» Given task 1
In the text on wiring a studio with Cat5E, how many channels can a single cable carry if necessary?
» Given task 2
Pick up the text on wiring a studio with Cat5E after its final sentence and continue it.

» Passage shown
^^^^^^^^

I remember reading something from a BBC engineer on-line last year about how they only used twisted pair (no shield) to wire up the audio side of their studios in the 50's and 60's. So I did a little research today and the current thinking seems to support the experiential advice offered by the BBC guy, as long as you use solid core Cat5E. The beauty of Cat5E is that you can have four channels per cable if necessary. It also mitigates ground loop problems that my be carried by an audio shield because there is no shield, but it does not eliminate ground loop problems completely. These exist because you have two or more power circuits that your gear is connected to that have separate earth points in the wiring system leading to voltage/current drift problems between the two or more nominal ground points.
So thinking about wiring up different parts of the studio using this now, particularly the balanced runs to and from gear. A single cable allows you to connect stereo send and returns on appropriate gear.

^^^^^^^^

(Spatial relation data)
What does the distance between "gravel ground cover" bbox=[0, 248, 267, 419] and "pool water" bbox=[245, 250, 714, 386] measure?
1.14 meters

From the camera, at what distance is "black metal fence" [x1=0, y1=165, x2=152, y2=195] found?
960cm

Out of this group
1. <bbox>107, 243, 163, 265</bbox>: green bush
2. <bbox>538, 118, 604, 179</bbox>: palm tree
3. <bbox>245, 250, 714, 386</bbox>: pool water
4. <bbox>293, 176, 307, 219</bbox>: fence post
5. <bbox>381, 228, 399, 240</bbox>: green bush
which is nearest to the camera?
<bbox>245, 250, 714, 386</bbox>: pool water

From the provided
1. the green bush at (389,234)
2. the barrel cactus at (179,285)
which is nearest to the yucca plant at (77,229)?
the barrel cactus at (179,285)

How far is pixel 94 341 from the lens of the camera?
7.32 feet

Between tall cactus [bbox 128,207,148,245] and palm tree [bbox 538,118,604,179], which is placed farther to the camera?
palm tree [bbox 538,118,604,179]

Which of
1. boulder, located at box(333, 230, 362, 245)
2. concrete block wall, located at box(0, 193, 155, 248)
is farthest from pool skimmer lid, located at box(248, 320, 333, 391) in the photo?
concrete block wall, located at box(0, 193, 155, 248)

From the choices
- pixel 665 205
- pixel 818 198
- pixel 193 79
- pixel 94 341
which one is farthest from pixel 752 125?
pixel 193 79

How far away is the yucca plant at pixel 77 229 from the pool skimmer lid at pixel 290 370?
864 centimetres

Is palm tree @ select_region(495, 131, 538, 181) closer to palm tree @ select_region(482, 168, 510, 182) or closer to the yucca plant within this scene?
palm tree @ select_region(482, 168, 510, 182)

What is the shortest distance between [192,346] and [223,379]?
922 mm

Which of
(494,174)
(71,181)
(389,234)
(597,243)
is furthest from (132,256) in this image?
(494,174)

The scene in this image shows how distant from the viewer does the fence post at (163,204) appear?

^^^^^^^^

» Task response 1
Four channels per cable.

» Task response 2
I'm also thinking about using terminated 24 point wiring frames at each end of the runs and using fully wired Cat5E cables to join them up. This means one frame supports up to 96 individual runs. At about $75 per 1000ft for Cat5E this makes a lot of financial sense as well. Running lines from the termination frames back to the gear would be done using regular shielded pair cabling (mic/signal cable) and connectors.
Yes, it's a custom fit-out, but certainly cheaper than doing the same thing using balanced audio cable throughout and with the same results.
thoughts/comments?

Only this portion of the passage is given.